New York City police said five people are still missing. Of the more than 60 injuries, at least three children were hurt; two were treated for minor injuries and released, while a third was in critical condition, hospital officials said.

Officials said 40 percent to 50 percent of the debris had been removed by Thursday evening, but a fire was still burning and the force of the explosion had collapsed and pancaked layers of floors. The back wall that was still freestanding posed a collapse hazard. Workers hoped to remove debris at the site on Friday and make it down to the first floor by Saturday, then move to the basement.

At the center of the ruins was the 80-year-old Spanish Christian Church, which was located on the ground floor at 1644 Park Avenue but residents said it actually took up the whole building, with the upper rooms set aside for members of the congregation and the indigent.

Next door to the church was Absolute Piano at 1646 Park, above which lived a piano technician specializing in dampers, a piano mover and three piano finishers.

There were dozens left homeless from the two buildings and a neighboring one that suffered damage.

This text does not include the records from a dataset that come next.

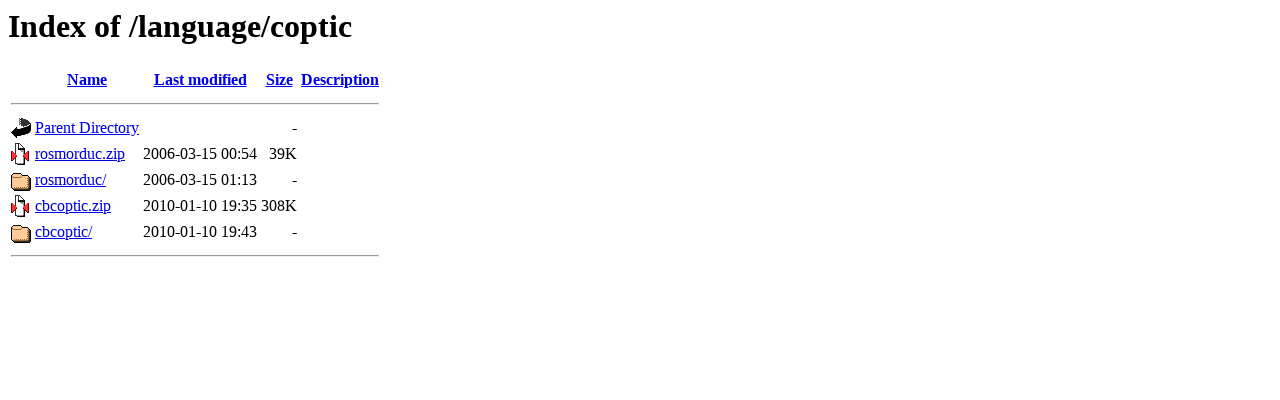

--- FILE ---
content_type: text/html;charset=UTF-8
request_url: https://ctan.um.ac.ir/language/coptic/?C=M;O=A
body_size: 488
content:
<!DOCTYPE HTML PUBLIC "-//W3C//DTD HTML 3.2 Final//EN">
<html>
 <head>
  <title>Index of /language/coptic</title>
 </head>
 <body>
<h1>Index of /language/coptic</h1>
  <table>
   <tr><th valign="top"><img src="/icons/blank.gif" alt="[ICO]"></th><th><a href="?C=N;O=A">Name</a></th><th><a href="?C=M;O=D">Last modified</a></th><th><a href="?C=S;O=A">Size</a></th><th><a href="?C=D;O=A">Description</a></th></tr>
   <tr><th colspan="5"><hr></th></tr>
<tr><td valign="top"><img src="/icons/back.gif" alt="[PARENTDIR]"></td><td><a href="/language/">Parent Directory</a></td><td>&nbsp;</td><td align="right">  - </td><td>&nbsp;</td></tr>
<tr><td valign="top"><img src="/icons/compressed.gif" alt="[   ]"></td><td><a href="rosmorduc.zip">rosmorduc.zip</a></td><td align="right">2006-03-15 00:54  </td><td align="right"> 39K</td><td>&nbsp;</td></tr>
<tr><td valign="top"><img src="/icons/folder.gif" alt="[DIR]"></td><td><a href="rosmorduc/">rosmorduc/</a></td><td align="right">2006-03-15 01:13  </td><td align="right">  - </td><td>&nbsp;</td></tr>
<tr><td valign="top"><img src="/icons/compressed.gif" alt="[   ]"></td><td><a href="cbcoptic.zip">cbcoptic.zip</a></td><td align="right">2010-01-10 19:35  </td><td align="right">308K</td><td>&nbsp;</td></tr>
<tr><td valign="top"><img src="/icons/folder.gif" alt="[DIR]"></td><td><a href="cbcoptic/">cbcoptic/</a></td><td align="right">2010-01-10 19:43  </td><td align="right">  - </td><td>&nbsp;</td></tr>
   <tr><th colspan="5"><hr></th></tr>
</table>
</body></html>
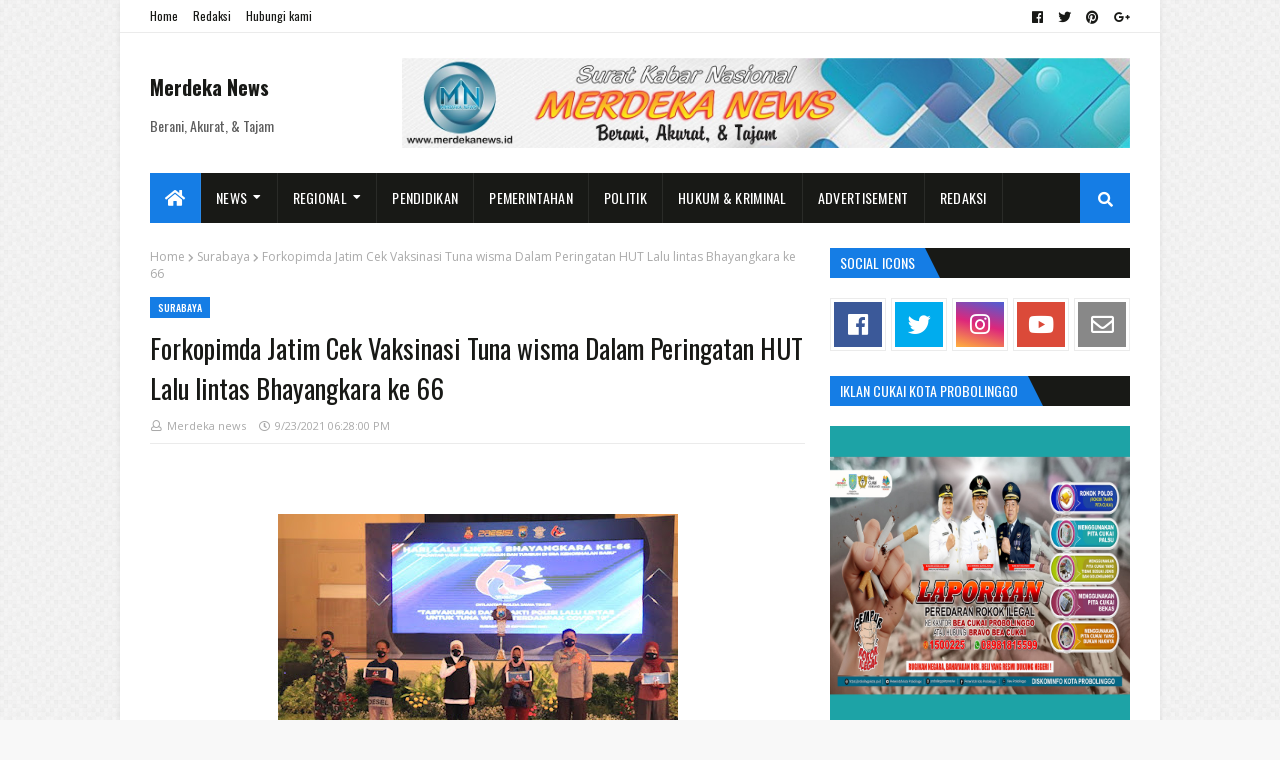

--- FILE ---
content_type: text/html; charset=UTF-8
request_url: https://www.merdekanews.id/b/stats?style=BLACK_TRANSPARENT&timeRange=ALL_TIME&token=APq4FmDr9hH4ujyXy5jAnSEryVZvKapt1hxzJi6k7FFA_5OFHcPcNSXPpWEDj5CLo5O4meanCIYRJ9PViWq2QyL_BRJhFoHbbw
body_size: 31
content:
{"total":1016241,"sparklineOptions":{"backgroundColor":{"fillOpacity":0.1,"fill":"#000000"},"series":[{"areaOpacity":0.3,"color":"#202020"}]},"sparklineData":[[0,11],[1,95],[2,7],[3,8],[4,98],[5,9],[6,9],[7,27],[8,26],[9,4],[10,4],[11,4],[12,3],[13,4],[14,9],[15,6],[16,17],[17,8],[18,8],[19,7],[20,6],[21,4],[22,4],[23,5],[24,6],[25,6],[26,50],[27,50],[28,100],[29,1]],"nextTickMs":64285}

--- FILE ---
content_type: text/html; charset=utf-8
request_url: https://www.google.com/recaptcha/api2/aframe
body_size: 268
content:
<!DOCTYPE HTML><html><head><meta http-equiv="content-type" content="text/html; charset=UTF-8"></head><body><script nonce="DVWWfUKkHoUtXnU3n9iP9g">/** Anti-fraud and anti-abuse applications only. See google.com/recaptcha */ try{var clients={'sodar':'https://pagead2.googlesyndication.com/pagead/sodar?'};window.addEventListener("message",function(a){try{if(a.source===window.parent){var b=JSON.parse(a.data);var c=clients[b['id']];if(c){var d=document.createElement('img');d.src=c+b['params']+'&rc='+(localStorage.getItem("rc::a")?sessionStorage.getItem("rc::b"):"");window.document.body.appendChild(d);sessionStorage.setItem("rc::e",parseInt(sessionStorage.getItem("rc::e")||0)+1);localStorage.setItem("rc::h",'1768613754994');}}}catch(b){}});window.parent.postMessage("_grecaptcha_ready", "*");}catch(b){}</script></body></html>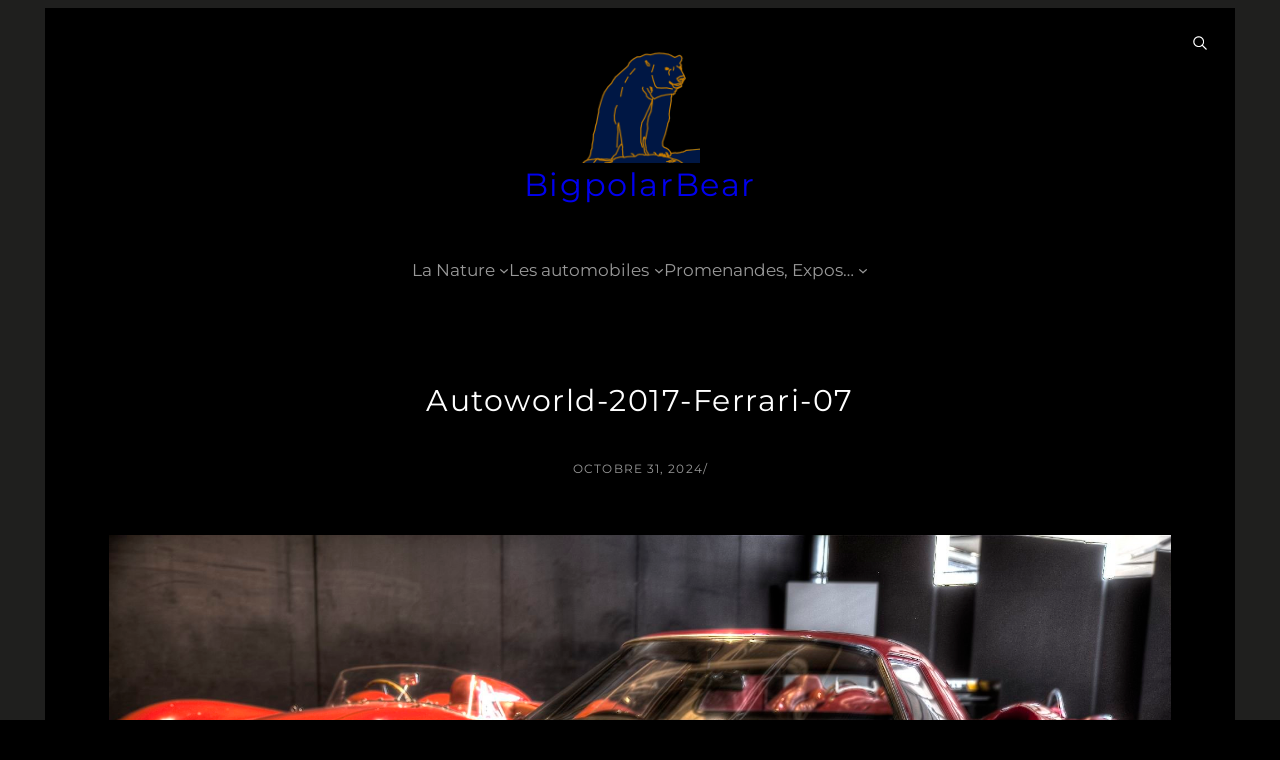

--- FILE ---
content_type: text/javascript
request_url: http://www.bigpolarbear.fr/wp-content/themes/fotografie-blocks/assets/js/custom.js?ver=1750620274
body_size: 599
content:
/**
 * Custom JS for theme elements
 */

/**
 * Wocommerce active class for category list
 */
let fotografieBlocksUrl = window.location.href;
const fotografieBlocksCatLink = document.querySelectorAll(
  ".wc-block-product-categories-list li a"
);
fotografieBlocksCatLink.forEach((item) => {
  if (item.href === fotografieBlocksUrl) {
    item.classList.add("active");
  }
});


/**
 * Header Search Show/Hide js
 */

let searchContainer = document.querySelectorAll('.wp-primary-search');
searchContainer.forEach((searchForm) => {
  let body = document.body;
  if (searchForm !== null) {
    let toggleIcon = searchForm.querySelector('.wp-search-toggle-container')
    let searchInnerContainer = searchForm.querySelector('.wp-search-container')
    let searchInput = searchForm.querySelector('.wp-block-search__input')
    let fseSearch = document.querySelectorAll('.search-controller .svg, .social-controller .svg')
    let body = document.body;

    fseSearch.forEach((searchButton) => {
      searchButton.addEventListener('click', function () {
        console.log('clicked')
        body.classList.remove('show-search')
        searchForm.classList.remove('toggled-on')
      })
    })

    toggleIcon.addEventListener('click', function () {
      searchForm.classList.toggle('toggled-on')
      body.classList.toggle('show-search')
      searchInput.focus()
    })

    document.addEventListener('click', function (e) {
      if (!searchInput.contains(e.target) && !searchInnerContainer.contains(e.target) && !toggleIcon.contains(e.target) && searchForm.classList.contains('toggled-on')) {
        searchForm.classList.remove('toggled-on')
        body.classList.remove('show-search')
      }
    })
  }
})
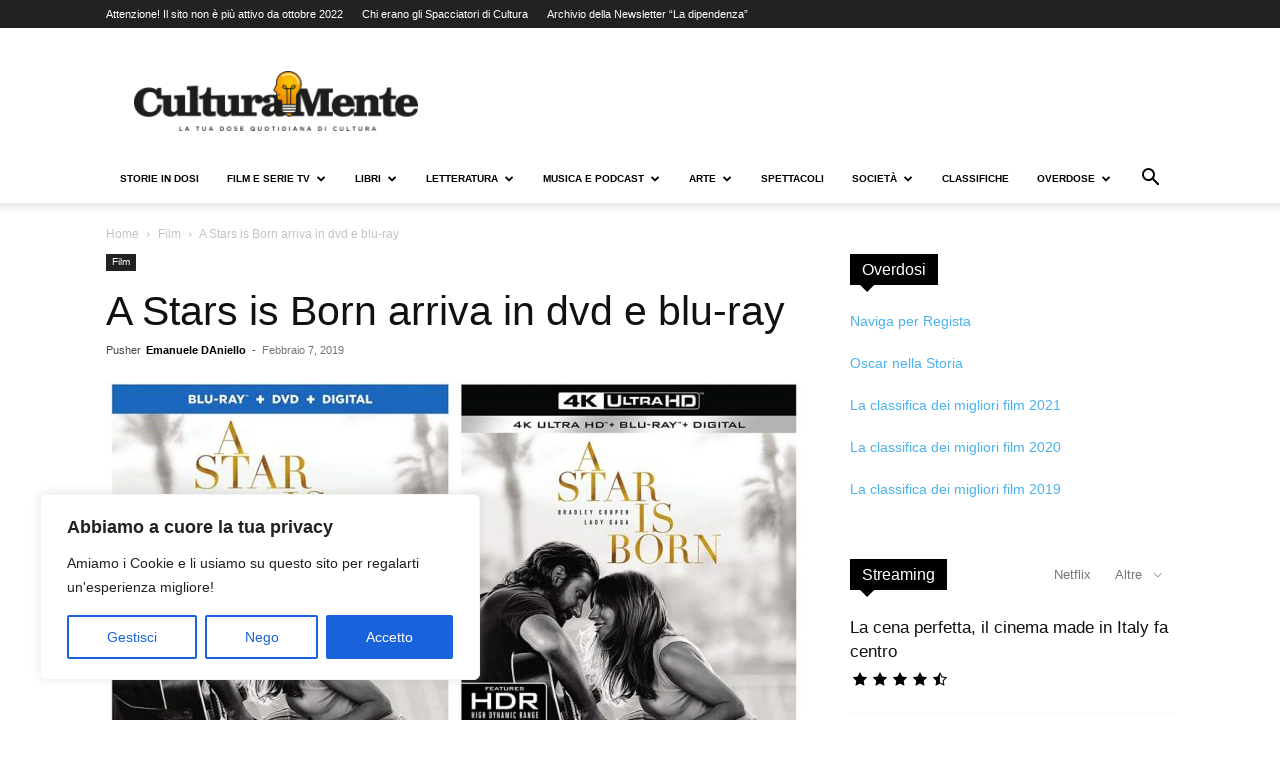

--- FILE ---
content_type: text/html; charset=UTF-8
request_url: https://www.culturamente.it/wp-admin/admin-ajax.php?td_theme_name=Newspaper&v=12.7.3
body_size: 695
content:
{"td_data":"\n\n\t<div class=\"td-block-span12\">\n\r\n        <div class=\"td_module_8 td_module_wrap\">\r\n\r\n            <div class=\"item-details\">\r\n                <h3 class=\"entry-title td-module-title\"><a href=\"https:\/\/www.culturamente.it\/cinema\/matilda-6-mitica-recensione\/\"  rel=\"bookmark\" title=\"Matilda 6 mitica, la magia non \u00e8 nell&#8217;et\u00e0\">Matilda 6 mitica, la magia non \u00e8 nell&#8217;et\u00e0<\/a><\/h3>\r\n                <div class=\"td-module-meta-info\">\r\n                                                            <span class=\"entry-review-stars\"><i class=\"td-icon-star\"><\/i><i class=\"td-icon-star\"><\/i><i class=\"td-icon-star\"><\/i><i class=\"td-icon-star\"><\/i><i class=\"td-icon-star-empty\"><\/i><\/span>                                    <\/div>\r\n            <\/div>\r\n\r\n            \r\n        <\/div>\r\n\r\n        \n\t<\/div> <!-- .\/td-block-span12 -->\n\n\t<div class=\"td-block-span12\">\n\r\n        <div class=\"td_module_8 td_module_wrap\">\r\n\r\n            <div class=\"item-details\">\r\n                <h3 class=\"entry-title td-module-title\"><a href=\"https:\/\/www.culturamente.it\/cinema\/il-truffatore-di-tinder-recensione\/\"  rel=\"bookmark\" title=\"Il truffatore di Tinder: il documentario Netflix su Simon Leveiv\">Il truffatore di Tinder: il documentario Netflix su Simon Leveiv<\/a><\/h3>\r\n                <div class=\"td-module-meta-info\">\r\n                                                            <span class=\"entry-review-stars\"><i class=\"td-icon-star\"><\/i><i class=\"td-icon-star\"><\/i><i class=\"td-icon-star\"><\/i><i class=\"td-icon-star\"><\/i><i class=\"td-icon-star-empty\"><\/i><\/span>                                    <\/div>\r\n            <\/div>\r\n\r\n            \r\n        <\/div>\r\n\r\n        \n\t<\/div> <!-- .\/td-block-span12 -->\n\n\t<div class=\"td-block-span12\">\n\r\n        <div class=\"td_module_8 td_module_wrap\">\r\n\r\n            <div class=\"item-details\">\r\n                <h3 class=\"entry-title td-module-title\"><a href=\"https:\/\/www.culturamente.it\/cinema\/halftime-su-netflix-jennifer-lopez-e-la-sua-fame-di-credibilita\/\"  rel=\"bookmark\" title=\"Halftime su Netflix: Jennifer Lopez e la sua fame di credibilit\u00e0\">Halftime su Netflix: Jennifer Lopez e la sua fame di credibilit\u00e0<\/a><\/h3>\r\n                <div class=\"td-module-meta-info\">\r\n                                                            <span class=\"entry-review-stars\"><i class=\"td-icon-star\"><\/i><i class=\"td-icon-star\"><\/i><i class=\"td-icon-star\"><\/i><i class=\"td-icon-star-empty\"><\/i><i class=\"td-icon-star-empty\"><\/i><\/span>                                    <\/div>\r\n            <\/div>\r\n\r\n            \r\n        <\/div>\r\n\r\n        \n\t<\/div> <!-- .\/td-block-span12 -->\n\n\t<div class=\"td-block-span12\">\n\r\n        <div class=\"td_module_8 td_module_wrap\">\r\n\r\n            <div class=\"item-details\">\r\n                <h3 class=\"entry-title td-module-title\"><a href=\"https:\/\/www.culturamente.it\/cinema\/lilo-e-stitch-recensione\/\"  rel=\"bookmark\" title=\"Lilo &#038; Stitch: nel 2002 usciva il fiore all&#8217;occhiello della Disney\">Lilo &#038; Stitch: nel 2002 usciva il fiore all&#8217;occhiello della Disney<\/a><\/h3>\r\n                <div class=\"td-module-meta-info\">\r\n                                                            <span class=\"entry-review-stars\"><i class=\"td-icon-star\"><\/i><i class=\"td-icon-star\"><\/i><i class=\"td-icon-star\"><\/i><i class=\"td-icon-star\"><\/i><i class=\"td-icon-star\"><\/i><\/span>                                    <\/div>\r\n            <\/div>\r\n\r\n            \r\n        <\/div>\r\n\r\n        \n\t<\/div> <!-- .\/td-block-span12 -->\n\n\t<div class=\"td-block-span12\">\n\r\n        <div class=\"td_module_8 td_module_wrap\">\r\n\r\n            <div class=\"item-details\">\r\n                <h3 class=\"entry-title td-module-title\"><a href=\"https:\/\/www.culturamente.it\/cinema\/nexo-plus-nuove-uscite-streaming\/\"  rel=\"bookmark\" title=\"Nexo Plus: Nuove uscite streaming Maggio 2022\">Nexo Plus: Nuove uscite streaming Maggio 2022<\/a><\/h3>\r\n                <div class=\"td-module-meta-info\">\r\n                                        <span class=\"td-post-author-name\"><a href=\"https:\/\/www.culturamente.it\/author\/redazione-culturamente\/\">Redazione CulturaMente<\/a> <span>-<\/span> <\/span>                    <span class=\"td-post-date\"><time class=\"entry-date updated td-module-date\" datetime=\"2022-05-01T08:30:00+02:00\" >Maggio 1, 2022<\/time><\/span>                                    <\/div>\r\n            <\/div>\r\n\r\n            \r\n        <\/div>\r\n\r\n        \n\t<\/div> <!-- .\/td-block-span12 -->\n\n\t<div class=\"td-block-span12\">\n\r\n        <div class=\"td_module_8 td_module_wrap\">\r\n\r\n            <div class=\"item-details\">\r\n                <h3 class=\"entry-title td-module-title\"><a href=\"https:\/\/www.culturamente.it\/cinema\/luigi-proietti-detto-gigi-recensione\/\"  rel=\"bookmark\" title=\"&#8220;Luigi Proietti detto Gigi&#8221; \u00e8 una guida commovente sulla vita dell&#8217;attore\">&#8220;Luigi Proietti detto Gigi&#8221; \u00e8 una guida commovente sulla vita dell&#8217;attore<\/a><\/h3>\r\n                <div class=\"td-module-meta-info\">\r\n                                        <span class=\"td-post-author-name\"><a href=\"https:\/\/www.culturamente.it\/author\/ambra-martino\/\">Ambra Martino<\/a> <span>-<\/span> <\/span>                    <span class=\"td-post-date\"><time class=\"entry-date updated td-module-date\" datetime=\"2022-04-19T08:00:00+02:00\" >Aprile 19, 2022<\/time><\/span>                                    <\/div>\r\n            <\/div>\r\n\r\n            \r\n        <\/div>\r\n\r\n        \n\t<\/div> <!-- .\/td-block-span12 -->\n\n\t<div class=\"td-block-span12\">\n\r\n        <div class=\"td_module_8 td_module_wrap\">\r\n\r\n            <div class=\"item-details\">\r\n                <h3 class=\"entry-title td-module-title\"><a href=\"https:\/\/www.culturamente.it\/spettacoli\/la-verita-lo-giuro-michela-giraud-recensione\/\"  rel=\"bookmark\" title=\"La verit\u00e0, lo giuro: Michela Giraud alla conquista di Netflix\">La verit\u00e0, lo giuro: Michela Giraud alla conquista di Netflix<\/a><\/h3>\r\n                <div class=\"td-module-meta-info\">\r\n                                                            <span class=\"entry-review-stars\"><i class=\"td-icon-star\"><\/i><i class=\"td-icon-star\"><\/i><i class=\"td-icon-star\"><\/i><i class=\"td-icon-star\"><\/i><i class=\"td-icon-star-empty\"><\/i><\/span>                                    <\/div>\r\n            <\/div>\r\n\r\n            \r\n        <\/div>\r\n\r\n        \n\t<\/div> <!-- .\/td-block-span12 -->","td_block_id":"tdi_11","td_hide_prev":false,"td_hide_next":false}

Many residents were being housed at a shelter on 125th Street.

Altogether, the two buildings housed 15 apartments, in addition to the church and piano store.

According to published reports, residents of seven nearby buildings, with nearly 90 apartments, lost heating and gas services.

“Anyone affected by this tragedy will be helped – anyone – regardless of immigration status. … They should not be afraid,” Mayor Bill de Blasio said.

The mayor said he wished the neighbor who called Con Ed on Wednesday morning had called the night before, when he first noticed the gas odor.

“That might have given us an opportunity here,” said de Blasio, who urged anyone who smells gas to immediately call Con Edison or the city’s complaint line at 311.

The incident raised once again the danger in the aging gas pipes that run underneath many of the nation’s older cities. Many of them are made of cast iron, which is much more susceptible to leaks than a more pliable material like plastic. In addition to becoming more brittle over time, heavy blows can crack the pipes, as can ground movements caused by alternating spells of warmth and cold.

According to federal data published on the Huffington Post, serious leaks causing death, injury or major property damage stem from cast-iron pipes four times more often than those made from other materials. There was a leak in a cast-iron gas pipeline in Philadelphia in January 2011 that led to an explosive blast that killed a utility worker and injured five others. Just a month later, a leaky cast-iron gas main caused a major explosion in Allentown, Pa., killing five people, including a 16-year-old girl and a 4-month-old boy.

According to the Huffington Post, federal data from 2012 reveals that nearly a third of the gas lines in Washington, D.C., and Boston are made of cast iron, and nearly half of Philadelphia’s lines are made of the antiquated material.

“Whenever the infrastructure went in, people used what they had at the time,” said Brigham McCown, a consultant and former administrator of the U.S. Pipeline and Hazardous Materials Safety Administration. “By and large in most American cities, that’s a cast iron-type product. It becomes brittle, it becomes harder, and it’s more difficult to get a seal.”

Ironically, the Center for an Urban Future, a New York City public policy group, released a 66-page report a day before the East Harlem explosion, detailing an extensive list of problems plaguing the city’s aging infrastructure—particularly the prevalence of cast iron distribution lines for natural gas.